Metal producers and miners should see a more favourable pricing environment in 2021 as almost all mineral and metal prices (except iron ore) are expected to average higher in 2021 on a year-on-year (y-o-y) basis, Fitch Solutions forecasts in its latest report.
While metal prices made an impressive recovery over Q2-Q420, following the drop recorded at the beginning of the year due to covid-19, Fitch notes that prices will still average lower on a y-o-y basis in 2020.
Fitch says prices in 2021will be supported by the broader and deeper global economic recovery as covid-19 vaccines are made available. Access to vaccines will also help reduce the disruptions to operations seen in 2020 in multiple key mining countries such as Peru and South Africa.
Mining and metal operations will therefore improve in 2021, says Fitch, after the sector saw significant disruptions in 2020 due to government-imposed lockdown measures, and stricter health and safety protocols.
This was particularly the case for the copper market as Peru and Chile, which account for a large share of mine output, were significantly impacted by the pandemic. The ensuing pickup in supply is likely to keep somewhat of a cap on prices.

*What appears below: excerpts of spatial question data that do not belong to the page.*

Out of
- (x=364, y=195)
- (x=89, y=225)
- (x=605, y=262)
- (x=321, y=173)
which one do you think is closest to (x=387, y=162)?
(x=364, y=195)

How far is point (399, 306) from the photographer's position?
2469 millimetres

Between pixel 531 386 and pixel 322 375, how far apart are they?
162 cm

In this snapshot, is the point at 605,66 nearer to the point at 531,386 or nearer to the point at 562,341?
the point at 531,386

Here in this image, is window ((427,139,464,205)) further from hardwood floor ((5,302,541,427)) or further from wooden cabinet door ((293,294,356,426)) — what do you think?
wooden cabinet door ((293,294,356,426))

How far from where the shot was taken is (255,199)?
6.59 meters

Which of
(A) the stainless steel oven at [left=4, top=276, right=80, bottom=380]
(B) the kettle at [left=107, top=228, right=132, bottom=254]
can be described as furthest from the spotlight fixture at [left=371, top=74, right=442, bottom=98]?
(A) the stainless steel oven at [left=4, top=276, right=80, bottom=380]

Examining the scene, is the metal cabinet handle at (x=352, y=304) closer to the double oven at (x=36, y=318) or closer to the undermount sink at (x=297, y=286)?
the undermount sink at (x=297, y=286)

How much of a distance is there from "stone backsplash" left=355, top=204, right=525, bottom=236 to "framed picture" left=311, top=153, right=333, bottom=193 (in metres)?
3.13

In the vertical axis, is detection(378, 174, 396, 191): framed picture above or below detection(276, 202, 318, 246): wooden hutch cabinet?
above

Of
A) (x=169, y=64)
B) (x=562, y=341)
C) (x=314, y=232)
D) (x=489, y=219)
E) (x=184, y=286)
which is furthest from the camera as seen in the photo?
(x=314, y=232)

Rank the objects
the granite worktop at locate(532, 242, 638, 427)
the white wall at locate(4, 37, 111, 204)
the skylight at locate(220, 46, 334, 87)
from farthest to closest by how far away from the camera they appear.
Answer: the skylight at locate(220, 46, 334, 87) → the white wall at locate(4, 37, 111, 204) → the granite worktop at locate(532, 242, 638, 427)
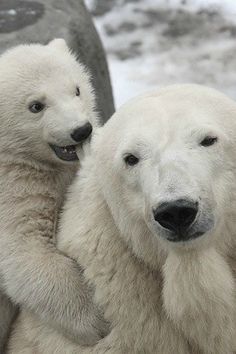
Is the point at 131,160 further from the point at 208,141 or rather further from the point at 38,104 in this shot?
the point at 38,104

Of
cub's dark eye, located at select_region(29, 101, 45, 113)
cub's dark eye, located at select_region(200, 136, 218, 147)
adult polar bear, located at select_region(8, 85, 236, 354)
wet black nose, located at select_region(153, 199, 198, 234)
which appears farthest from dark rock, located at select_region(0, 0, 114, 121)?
wet black nose, located at select_region(153, 199, 198, 234)

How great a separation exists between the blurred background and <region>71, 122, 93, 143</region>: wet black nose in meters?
1.11

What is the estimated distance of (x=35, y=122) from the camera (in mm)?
2295

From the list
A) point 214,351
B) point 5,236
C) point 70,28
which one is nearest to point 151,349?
point 214,351

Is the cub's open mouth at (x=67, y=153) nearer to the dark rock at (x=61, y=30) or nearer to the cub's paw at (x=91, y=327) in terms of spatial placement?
the cub's paw at (x=91, y=327)

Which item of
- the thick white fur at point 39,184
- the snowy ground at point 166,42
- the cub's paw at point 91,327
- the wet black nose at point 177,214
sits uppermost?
the wet black nose at point 177,214

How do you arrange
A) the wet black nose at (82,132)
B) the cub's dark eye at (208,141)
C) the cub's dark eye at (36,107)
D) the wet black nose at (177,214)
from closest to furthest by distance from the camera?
the wet black nose at (177,214) < the cub's dark eye at (208,141) < the wet black nose at (82,132) < the cub's dark eye at (36,107)

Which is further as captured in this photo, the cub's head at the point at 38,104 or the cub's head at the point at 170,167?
the cub's head at the point at 38,104

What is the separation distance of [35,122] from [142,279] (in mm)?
699

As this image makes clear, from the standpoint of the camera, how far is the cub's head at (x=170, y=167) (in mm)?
1555

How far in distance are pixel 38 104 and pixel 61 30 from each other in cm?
108

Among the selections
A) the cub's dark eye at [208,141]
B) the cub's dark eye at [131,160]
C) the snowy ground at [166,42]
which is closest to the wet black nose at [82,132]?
the cub's dark eye at [131,160]

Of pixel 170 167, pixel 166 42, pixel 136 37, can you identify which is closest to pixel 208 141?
pixel 170 167

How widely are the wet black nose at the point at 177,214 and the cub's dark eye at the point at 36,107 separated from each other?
845 millimetres
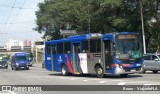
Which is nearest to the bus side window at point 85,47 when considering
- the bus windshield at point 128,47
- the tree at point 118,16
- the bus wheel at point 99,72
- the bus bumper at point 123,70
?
the bus wheel at point 99,72

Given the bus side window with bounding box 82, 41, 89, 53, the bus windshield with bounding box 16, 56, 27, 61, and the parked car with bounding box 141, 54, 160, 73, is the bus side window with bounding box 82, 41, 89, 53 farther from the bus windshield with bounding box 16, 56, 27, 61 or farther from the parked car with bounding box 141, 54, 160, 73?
the bus windshield with bounding box 16, 56, 27, 61

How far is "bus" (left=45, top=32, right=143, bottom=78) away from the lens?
25844 millimetres

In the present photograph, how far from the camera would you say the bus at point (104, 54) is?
25.8m

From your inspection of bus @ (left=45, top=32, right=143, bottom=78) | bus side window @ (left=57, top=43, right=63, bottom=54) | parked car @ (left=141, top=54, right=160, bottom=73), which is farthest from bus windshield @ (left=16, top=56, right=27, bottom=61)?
parked car @ (left=141, top=54, right=160, bottom=73)

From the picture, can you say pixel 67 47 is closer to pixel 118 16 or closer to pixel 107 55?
pixel 107 55

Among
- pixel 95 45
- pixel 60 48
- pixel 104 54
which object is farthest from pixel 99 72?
pixel 60 48

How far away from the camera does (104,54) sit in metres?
26.5

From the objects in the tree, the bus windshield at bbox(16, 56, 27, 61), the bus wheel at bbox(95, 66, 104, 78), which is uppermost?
the tree

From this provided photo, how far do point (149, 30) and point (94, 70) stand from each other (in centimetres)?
2656

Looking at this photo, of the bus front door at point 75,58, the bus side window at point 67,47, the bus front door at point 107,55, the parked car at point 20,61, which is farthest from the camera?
the parked car at point 20,61

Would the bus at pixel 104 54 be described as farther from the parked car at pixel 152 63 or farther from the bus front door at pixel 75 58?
the parked car at pixel 152 63

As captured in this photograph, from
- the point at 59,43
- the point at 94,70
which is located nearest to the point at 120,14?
the point at 59,43

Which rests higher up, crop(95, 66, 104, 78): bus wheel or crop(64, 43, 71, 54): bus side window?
crop(64, 43, 71, 54): bus side window

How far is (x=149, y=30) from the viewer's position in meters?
52.9
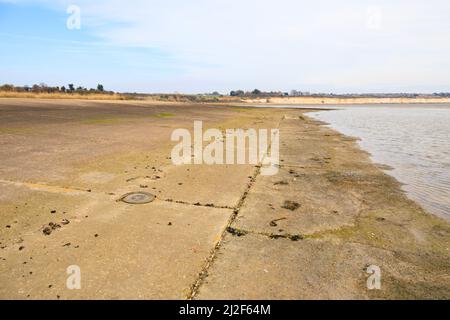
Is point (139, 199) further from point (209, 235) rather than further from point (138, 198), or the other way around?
point (209, 235)

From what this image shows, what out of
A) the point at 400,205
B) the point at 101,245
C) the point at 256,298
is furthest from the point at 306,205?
the point at 101,245

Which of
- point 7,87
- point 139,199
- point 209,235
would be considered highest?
point 7,87

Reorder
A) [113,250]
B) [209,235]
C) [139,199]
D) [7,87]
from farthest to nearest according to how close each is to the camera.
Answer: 1. [7,87]
2. [139,199]
3. [209,235]
4. [113,250]

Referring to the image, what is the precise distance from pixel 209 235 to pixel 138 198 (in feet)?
7.66

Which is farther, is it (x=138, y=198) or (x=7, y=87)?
(x=7, y=87)

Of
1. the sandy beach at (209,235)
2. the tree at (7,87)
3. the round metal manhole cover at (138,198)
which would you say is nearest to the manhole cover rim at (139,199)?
the round metal manhole cover at (138,198)

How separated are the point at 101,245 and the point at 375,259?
3.97m

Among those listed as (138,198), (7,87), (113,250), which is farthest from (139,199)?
(7,87)

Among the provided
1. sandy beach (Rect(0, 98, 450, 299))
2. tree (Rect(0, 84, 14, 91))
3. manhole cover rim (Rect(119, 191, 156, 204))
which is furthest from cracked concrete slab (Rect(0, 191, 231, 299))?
tree (Rect(0, 84, 14, 91))

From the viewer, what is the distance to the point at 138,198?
6855 mm

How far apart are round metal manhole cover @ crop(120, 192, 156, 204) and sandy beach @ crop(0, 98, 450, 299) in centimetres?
21

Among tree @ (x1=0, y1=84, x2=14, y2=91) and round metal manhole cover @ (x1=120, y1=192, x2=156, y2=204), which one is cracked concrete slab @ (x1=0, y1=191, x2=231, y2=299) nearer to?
round metal manhole cover @ (x1=120, y1=192, x2=156, y2=204)

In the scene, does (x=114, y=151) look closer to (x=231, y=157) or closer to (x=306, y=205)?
(x=231, y=157)

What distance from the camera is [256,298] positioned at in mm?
3660
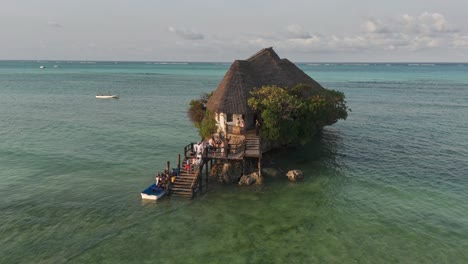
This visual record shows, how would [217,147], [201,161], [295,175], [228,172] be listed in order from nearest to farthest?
[201,161]
[217,147]
[228,172]
[295,175]

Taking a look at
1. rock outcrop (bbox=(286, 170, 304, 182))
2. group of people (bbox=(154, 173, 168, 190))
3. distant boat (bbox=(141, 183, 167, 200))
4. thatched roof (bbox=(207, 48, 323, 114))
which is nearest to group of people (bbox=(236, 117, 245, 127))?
thatched roof (bbox=(207, 48, 323, 114))

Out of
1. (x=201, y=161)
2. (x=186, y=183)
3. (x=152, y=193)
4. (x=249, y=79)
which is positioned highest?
(x=249, y=79)

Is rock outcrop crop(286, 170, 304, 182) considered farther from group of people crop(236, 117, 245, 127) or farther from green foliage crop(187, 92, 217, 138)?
green foliage crop(187, 92, 217, 138)

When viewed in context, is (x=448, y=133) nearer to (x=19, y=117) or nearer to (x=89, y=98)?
(x=19, y=117)

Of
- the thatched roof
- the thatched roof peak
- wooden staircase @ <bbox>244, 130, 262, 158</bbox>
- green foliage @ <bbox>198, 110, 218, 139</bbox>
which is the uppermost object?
the thatched roof peak

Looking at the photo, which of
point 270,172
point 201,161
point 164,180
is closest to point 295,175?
point 270,172

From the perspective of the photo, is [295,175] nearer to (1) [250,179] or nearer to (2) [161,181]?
(1) [250,179]

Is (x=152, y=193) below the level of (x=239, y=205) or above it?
above
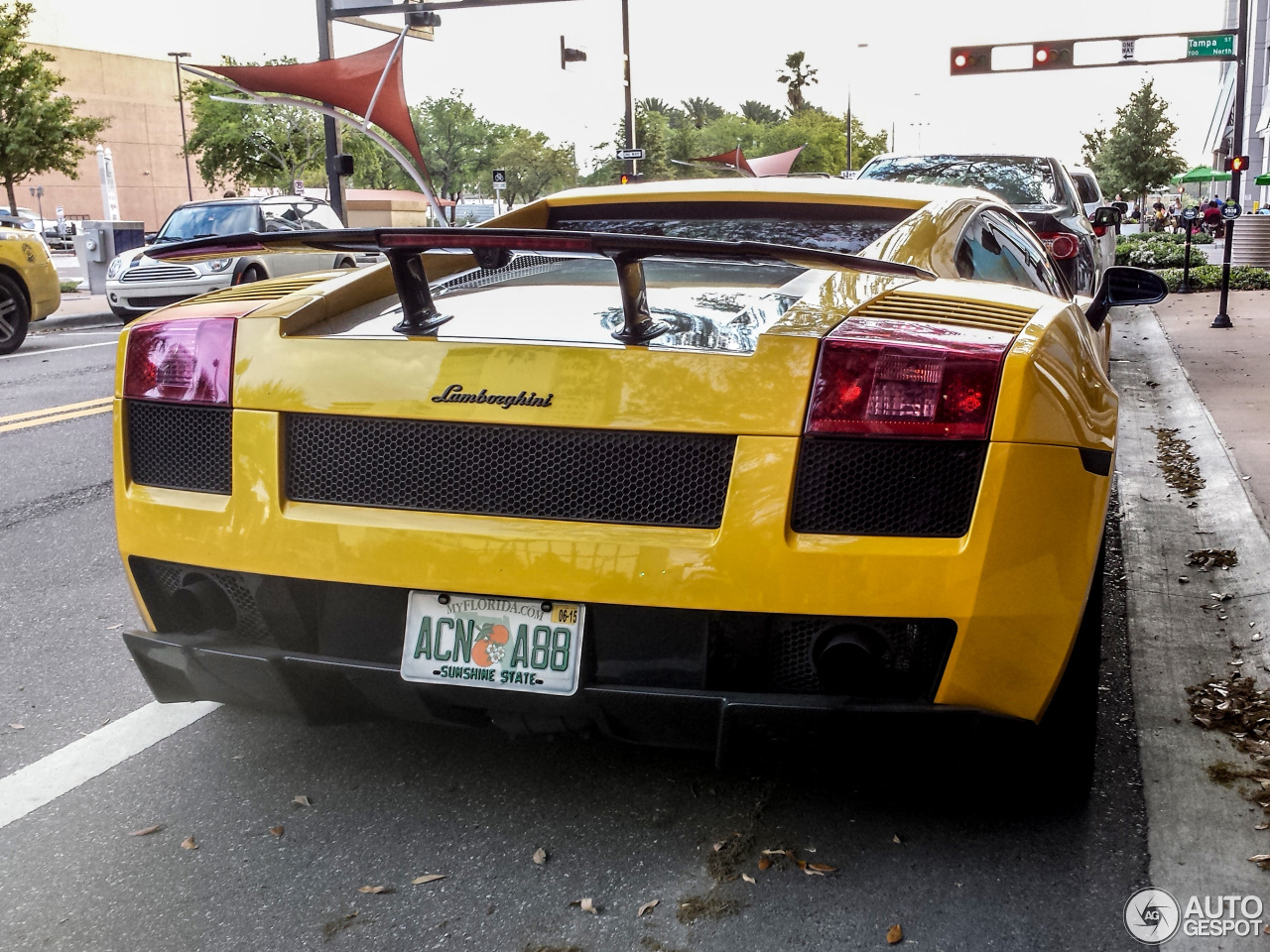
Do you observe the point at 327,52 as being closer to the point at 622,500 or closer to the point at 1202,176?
the point at 622,500

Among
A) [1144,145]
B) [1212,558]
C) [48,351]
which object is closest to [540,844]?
[1212,558]

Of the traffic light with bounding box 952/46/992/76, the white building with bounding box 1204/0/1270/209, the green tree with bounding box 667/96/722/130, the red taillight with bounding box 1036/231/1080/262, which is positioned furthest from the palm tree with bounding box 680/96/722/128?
the red taillight with bounding box 1036/231/1080/262

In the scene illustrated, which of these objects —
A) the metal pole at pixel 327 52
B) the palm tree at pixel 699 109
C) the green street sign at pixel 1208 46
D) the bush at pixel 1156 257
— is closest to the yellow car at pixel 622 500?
the metal pole at pixel 327 52

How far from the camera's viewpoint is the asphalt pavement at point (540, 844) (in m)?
2.39

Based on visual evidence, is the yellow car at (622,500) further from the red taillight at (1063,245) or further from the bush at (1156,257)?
the bush at (1156,257)

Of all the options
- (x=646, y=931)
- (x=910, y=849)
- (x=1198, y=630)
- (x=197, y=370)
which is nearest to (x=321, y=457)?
(x=197, y=370)

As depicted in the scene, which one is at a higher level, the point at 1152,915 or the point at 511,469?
the point at 511,469

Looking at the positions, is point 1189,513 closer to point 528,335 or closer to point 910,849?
point 910,849

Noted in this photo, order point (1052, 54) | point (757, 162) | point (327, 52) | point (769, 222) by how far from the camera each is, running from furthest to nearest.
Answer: point (757, 162), point (1052, 54), point (327, 52), point (769, 222)

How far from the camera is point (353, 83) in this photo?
20141 mm

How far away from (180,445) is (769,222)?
166 centimetres

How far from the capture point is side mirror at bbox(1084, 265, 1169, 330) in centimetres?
388

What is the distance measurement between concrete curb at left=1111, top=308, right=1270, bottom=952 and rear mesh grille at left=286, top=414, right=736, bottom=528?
1230 millimetres

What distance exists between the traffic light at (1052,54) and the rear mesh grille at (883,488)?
34411mm
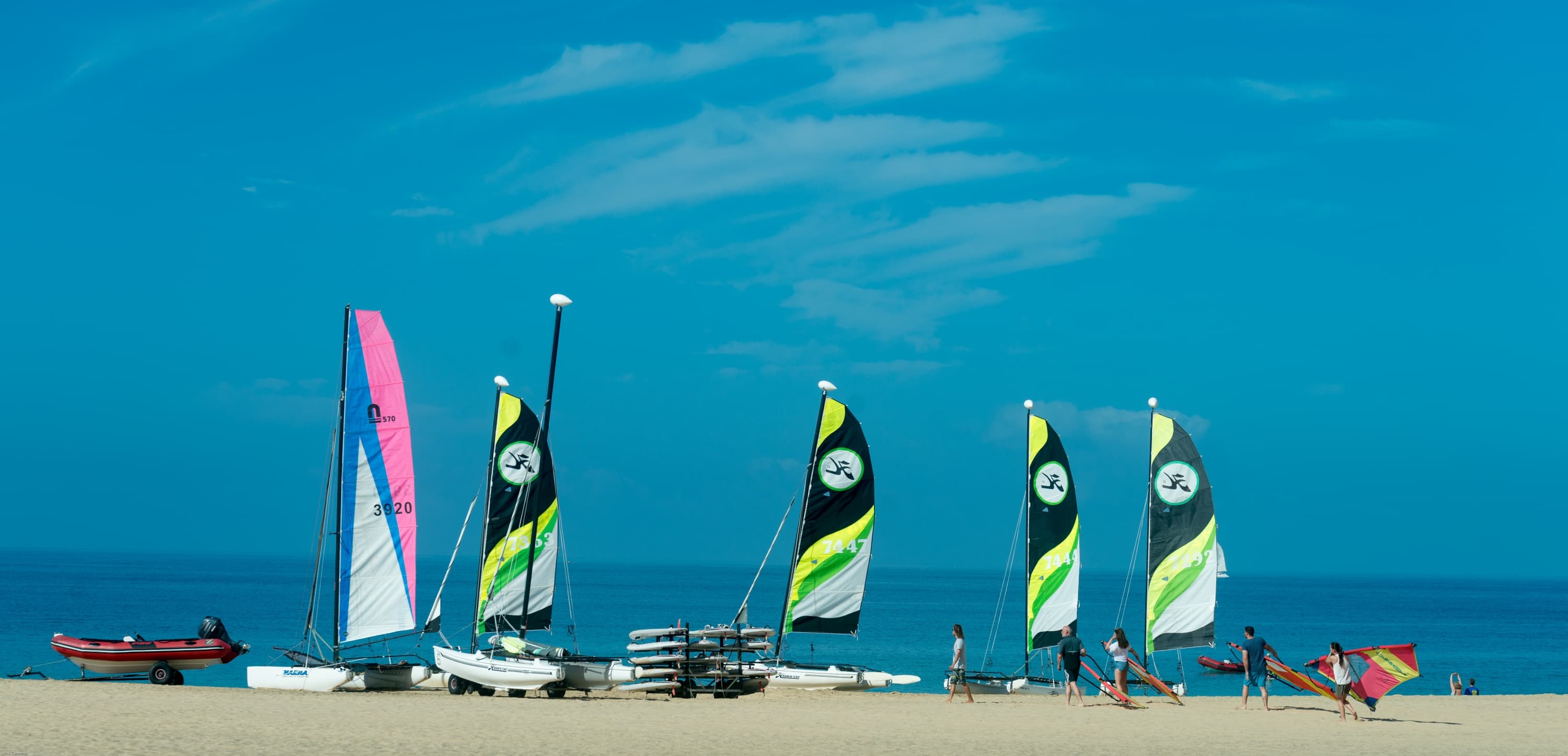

Meanwhile, Fitch forecasts a sharp recovery in the global demand for mineral and metals in 2021. China’s metals consumption will remain strong as infrastructure projects continue to make progress, supported by the covid-19 stimulus policy.
Other countries that saw their mining and metal operations disrupted and impacted by lower end- demand will see a sharper recovery in production; such as the US, the EU, Japan and India in the case of steel and aluminium.
As overall prices, production and consumption of mineral and metals improve in 2021, the outlook for miners and metal producers is positive for next year.